**Exercises**
A: In the MultiturnChatbot page, why are configurations similar to Ubuntu 16.04, Python 3.6 and a single NVIDIA TITAN X GPU preferred?
B: According to the MultiturnChatbot page, under which license is the project released?
C: Continue the MultiturnChatbot page from its last sentence.

/MultiturnChatbot

A multiturn seq2seq chatbot implement by pytorch with Cornell Movie-Dialogs Corpus.

Primary LanguagePythonGNU General Public License v3.0GPL-3.0

MultiturnChatbot

A multiturn seq2seq chatbot implement by pytorch with Cornell Movie-Dialogs Corpus and DuConv Dataset.

Getting Started

This codebase is tested using Ubuntu 16.04, Python 3.6 and a single NVIDIA TITAN X GPU. Similar configurations are preferred.

Installation

  • Clone this repo:

    git clone https://github.com/AngusMonroe/MultiturnChatbot
    cd MultiturnChatbot
    
  • Install requirements, run:

    pip install -r requirements.txt
    

Prepare dataset

You could download Cornell Movie-Dialogs Corpus and DuConv Dataset and put it under ./data/[dataset_name].

Records from a data source:
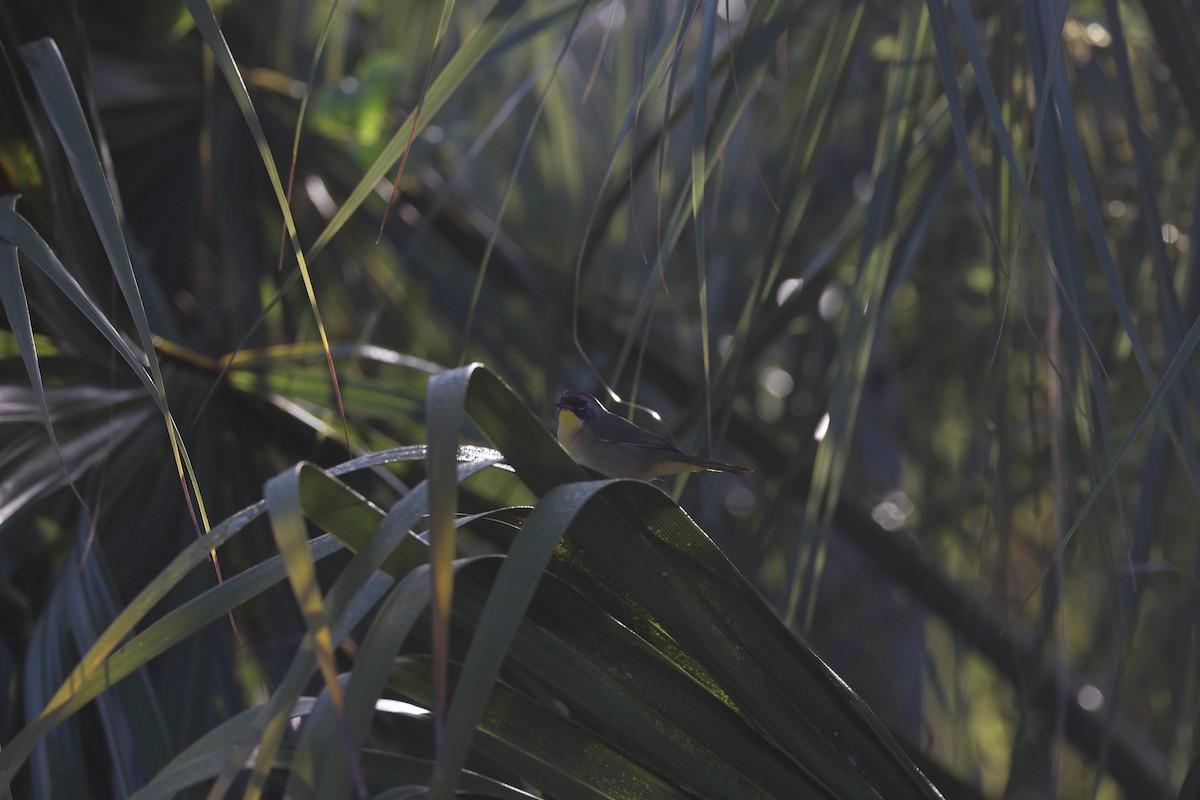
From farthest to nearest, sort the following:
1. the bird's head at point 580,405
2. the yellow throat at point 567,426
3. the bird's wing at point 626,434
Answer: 1. the bird's head at point 580,405
2. the yellow throat at point 567,426
3. the bird's wing at point 626,434

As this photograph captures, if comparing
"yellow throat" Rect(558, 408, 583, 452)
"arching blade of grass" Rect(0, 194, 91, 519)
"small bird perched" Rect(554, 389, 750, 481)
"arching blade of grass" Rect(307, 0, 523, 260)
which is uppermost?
"arching blade of grass" Rect(307, 0, 523, 260)

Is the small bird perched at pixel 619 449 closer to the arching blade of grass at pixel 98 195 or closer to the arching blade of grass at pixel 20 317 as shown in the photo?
the arching blade of grass at pixel 98 195

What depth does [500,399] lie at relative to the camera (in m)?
1.12

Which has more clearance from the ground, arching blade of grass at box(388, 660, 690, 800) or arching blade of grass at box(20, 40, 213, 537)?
arching blade of grass at box(20, 40, 213, 537)

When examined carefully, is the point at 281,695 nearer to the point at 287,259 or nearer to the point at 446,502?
the point at 446,502

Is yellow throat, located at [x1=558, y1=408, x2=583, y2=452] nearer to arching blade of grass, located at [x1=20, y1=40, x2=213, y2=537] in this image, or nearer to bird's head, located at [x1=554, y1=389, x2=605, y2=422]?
bird's head, located at [x1=554, y1=389, x2=605, y2=422]

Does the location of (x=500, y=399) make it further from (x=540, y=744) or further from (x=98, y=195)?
(x=98, y=195)

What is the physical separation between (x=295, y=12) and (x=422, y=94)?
8.81 ft

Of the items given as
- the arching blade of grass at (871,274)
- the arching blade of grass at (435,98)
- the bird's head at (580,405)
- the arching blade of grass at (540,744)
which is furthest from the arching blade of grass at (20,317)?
the bird's head at (580,405)

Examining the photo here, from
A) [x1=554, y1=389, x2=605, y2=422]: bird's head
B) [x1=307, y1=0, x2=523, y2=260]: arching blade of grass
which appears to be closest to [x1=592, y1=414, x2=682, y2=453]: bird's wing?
[x1=554, y1=389, x2=605, y2=422]: bird's head

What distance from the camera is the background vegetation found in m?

**Results**
A: They are preferred because the codebase was tested with Ubuntu 16.04, Python 3.6 and a single NVIDIA TITAN X GPU.

B: It is released under the GNU General Public License v3.0 (GPL-3.0).

C:
Put glove pre-trained word vectors file to ./model/glove

Preprocess

  • Cornell Movie-Dialogs Corpus

    python preprocess_cornell.py
    
  • Duconv

    python preprocess_duconv.py
    

Train

Run with default config:

python train.py
$ python train.py
Start preparing training data ...
Reading lines...
Read 159942 sentence pairs
Trimmed to 33851 sentence pairs
Counting words...
Counted words: 48831
Building encoder and decoder ...
torch.Size([48831, 300])
Models built and ready to go!
Building optimizers ...
Starting Training!
Initializing ...
Training...
Iteration: 10; Percent complete: 0.2%; Average loss: 10.6792
...
Iteration: 4000; Percent complete: 100.0%; Average loss: 3.3271
Start testing...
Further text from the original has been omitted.